A Managua, samedi 16 mars, lors de l’arrestation d’opposants. / MAYNOR VALENZUELA / AFP

Cent soixante-quatre opposants du président nicaraguayen, Daniel Ortega, ont été relâchés, samedi 16 mars, après leur arrestation quelques heures plus tôt lors d’une mobilisation contre le régime de l’ancien guérillero sandiniste. « Le peuple uni ne sera jamais vaincu », ont scandé les personnes libérées, après une journée de violences policières. Cette nouvelle répression met à mal les négociations engagées entre le gouvernement et l’opposition pour tenter de sortir d’une crise politique qui dure depuis onze mois.

Managua était, samedi matin, en état de siège. Des milliers de policiers antiémeute, déployés dans les rues de la capitale, ont empêché par la force une manifestation interdite par les autorités. Alors que des groupes d’opposants s’apprêtaient à défiler pour exiger la libération de « tous les prisonniers politiques », ils ont été pourchassés par les policiers qui ont fait usage de leurs armes et de gaz lacrymogène.

Aucun décès n’a été signalé. Mais les scènes, dont les images ont été diffusées sur les réseaux sociaux, montrent des manifestants de tous âges frappés par les forces antiémeute avant de les embarquer. Des journalistes qui couvraient la mobilisation ont aussi été agressés. Un cameraman de l’Agence France-Presse s’est vu confisquer son matériel par les autorités.

Parmi les 164 détenus libérés figuraient de grands noms de l’opposition. En tête, l’avocate Azahalea Solis et le leader étudiant Max Jerez, membres de la délégation de l’Alliance civique pour la justice et la démocratie (ACJD), qui regroupe les représentants des étudiants, du patronat, des organisations de la société civile et des syndicats, participant depuis le 27 février aux négociations avec le gouvernement.

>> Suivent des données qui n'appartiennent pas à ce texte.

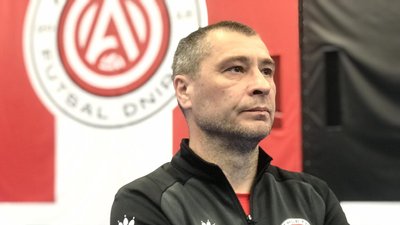 Олександр Кабаненко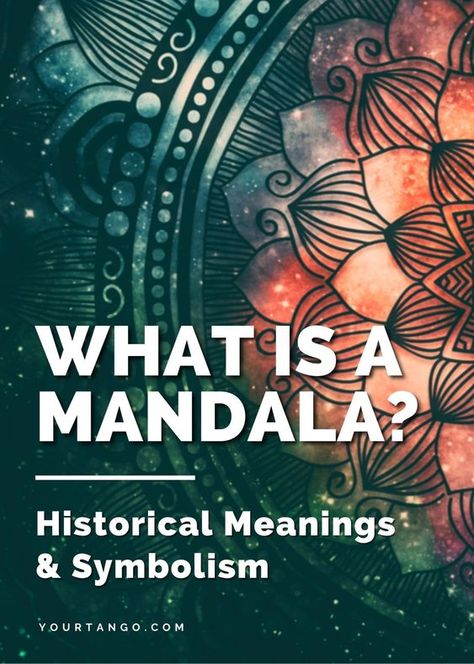 Mandala Symbols And Meanings, Mandala Projects Ideas, Mandala Meaning Symbols Spiritual, Mandala Symbols Meanings, Mandala Tattoo Meaning Symbols, Mandela Meanings, Buddha Tattoo Mandala, Healing Symbols Spiritual, How To Make A Mandala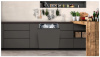 S197EB801E2.jpg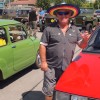 b_avto_011.jpg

« Impossible de revenir à la table des négociations »

Ce large coup de filet menace la réouverture du dialogue visant à sortir de la crise politique qui a débuté le 18 avril 2018 par des manifestations contre une réforme de la sécurité sociale. Le mouvement s’est vite transformé en révolte nationale contre le régime corrompu et népotiste de M. Ortega, 73 ans, revenu au pouvoir en 2007, après avoir gouverné de 1979 à 1990. Outre la libération des prisonniers, l’opposition réclame le rétablissement des libertés publiques, une réforme de la loi électorale, des élections anticipées et la fin d’une répression qui a fait 325 morts et plus de 700 prisonniers, selon les organisations de défense des droits de l’homme.

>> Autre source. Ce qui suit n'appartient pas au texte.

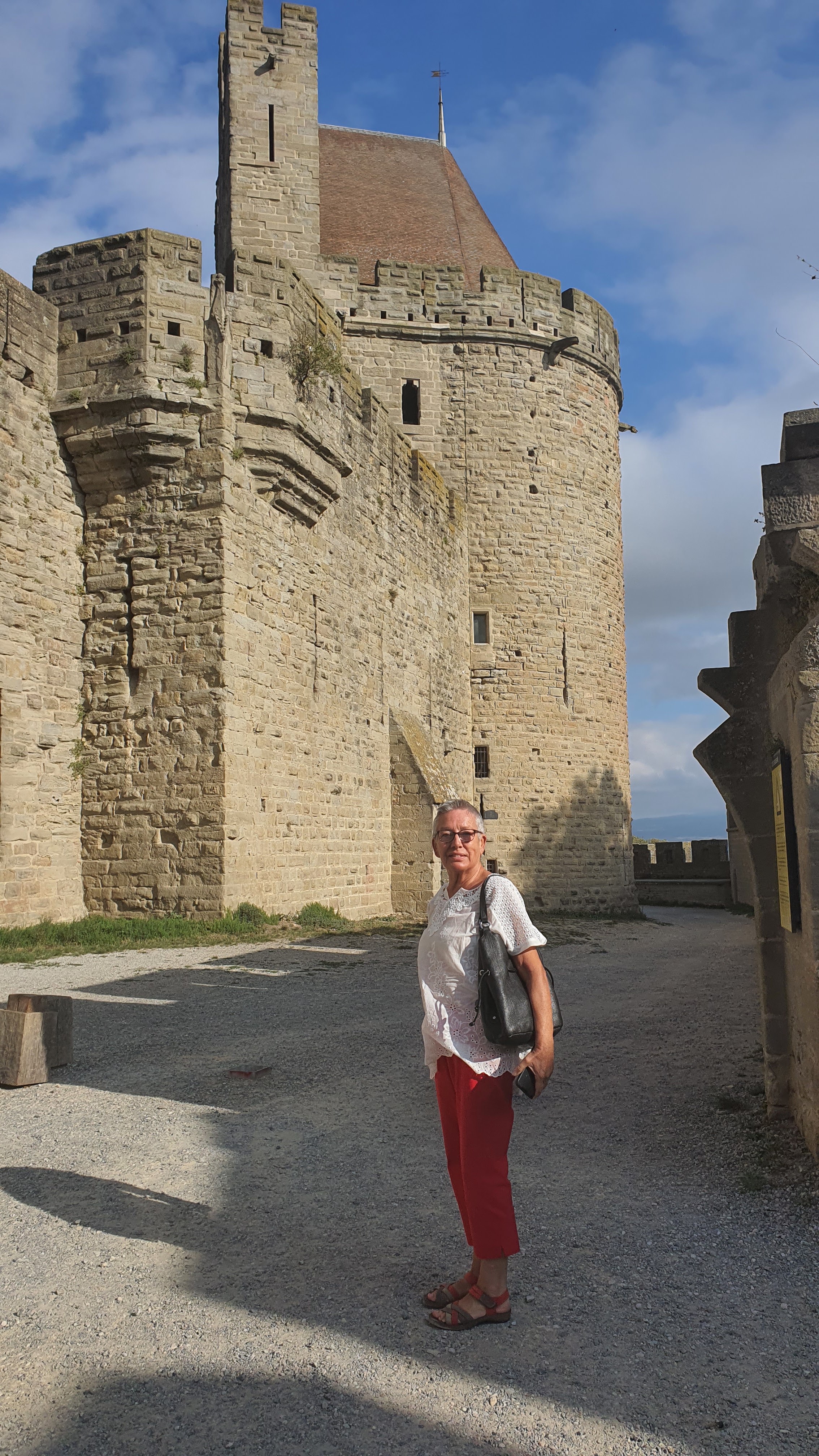 Photo n° 37 de l'avis de Jean-Marie.a fait le 06/10/2023 à 09:31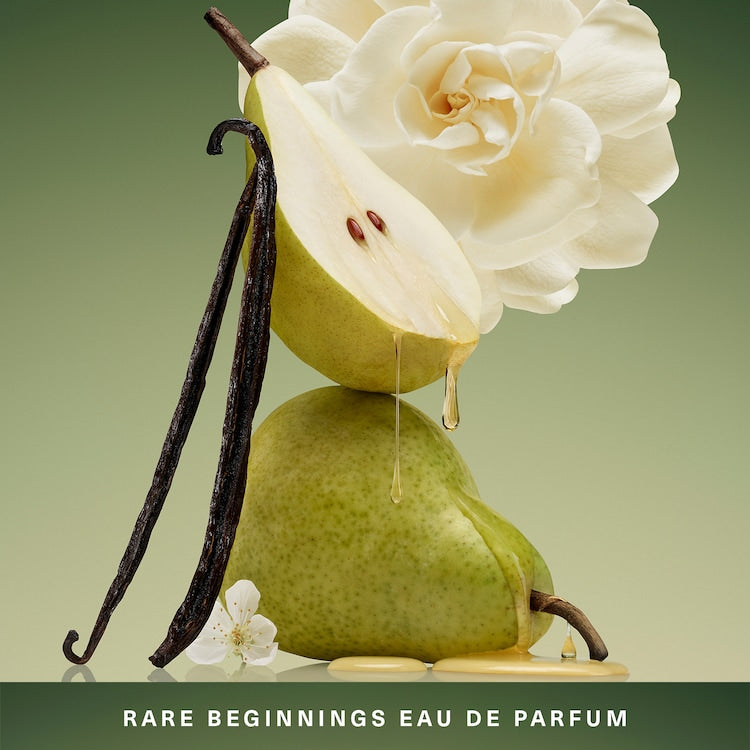 RARE BEAUTY - Rare Moments Duo MINI Roll-on Parfum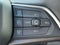 2027 Jeep Grand Cherokee GRAND CHEROKEE L LAREDO ALTITUDE 4X4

Le bloc étudiant de l’ACJD s’était retiré temporairement des négociations, considérant « insuffisantes » les libérations successives de 150 opposants jusqu’alors assignés à résidence, depuis la reprise du dialogue fin février, après sa suspension en 2018. L’appel à la mobilisation de samedi, la première depuis l’interdiction de manifester instaurée en septembre 2018, avait valeur de test pour les opposants. « Il est désormais impossible de revenir à la table des négociations alors qu’Ortega démontre qu’il veut résoudre la crise par la violence », a déploré, samedi, Carlos Tünnermann, négociateur en chef de l’ACJD.

Cette nouvelle répression a provoqué une vague d’indignation internationale. L’ambassade des Etats-Unis a dénoncé samedi sur son compte Twitter un « usage excessif de la force ». Même levée de boucliers de la part du gouvernement du Costa Rica voisin, où plus de 40 000 Nicaraguayens ont trouvé refuge. Et José Miguel Vivanco, directeur de la division Amériques de l’organisation de défense des droits de l’homme Human Rights Watch, d’appeler « la communauté internationale à accentuer les sanctions » contre le régime.

Le Parlement européen a approuvé, jeudi 14 mars, une résolution prévoyant notamment le gel des comptes bancaires en Europe de plusieurs hauts fonctionnaires nicaraguayens. Une mesure déjà prise, en décembre 2018, par Washington, qui a aussi limité l’accès du Nicaragua aux prêts internationaux. L’étau se resserre autour du régime de M. Ortega, alors que l’économie du pays vacille. Le PIB a reculé de 4 % en 2018 et pourrait chuter de 11 % cette année. La date butoir du 28 mars fixée par les négociateurs du gouvernement et de l’opposition pour trouver une solution à la crise s’est éloignée à grands pas.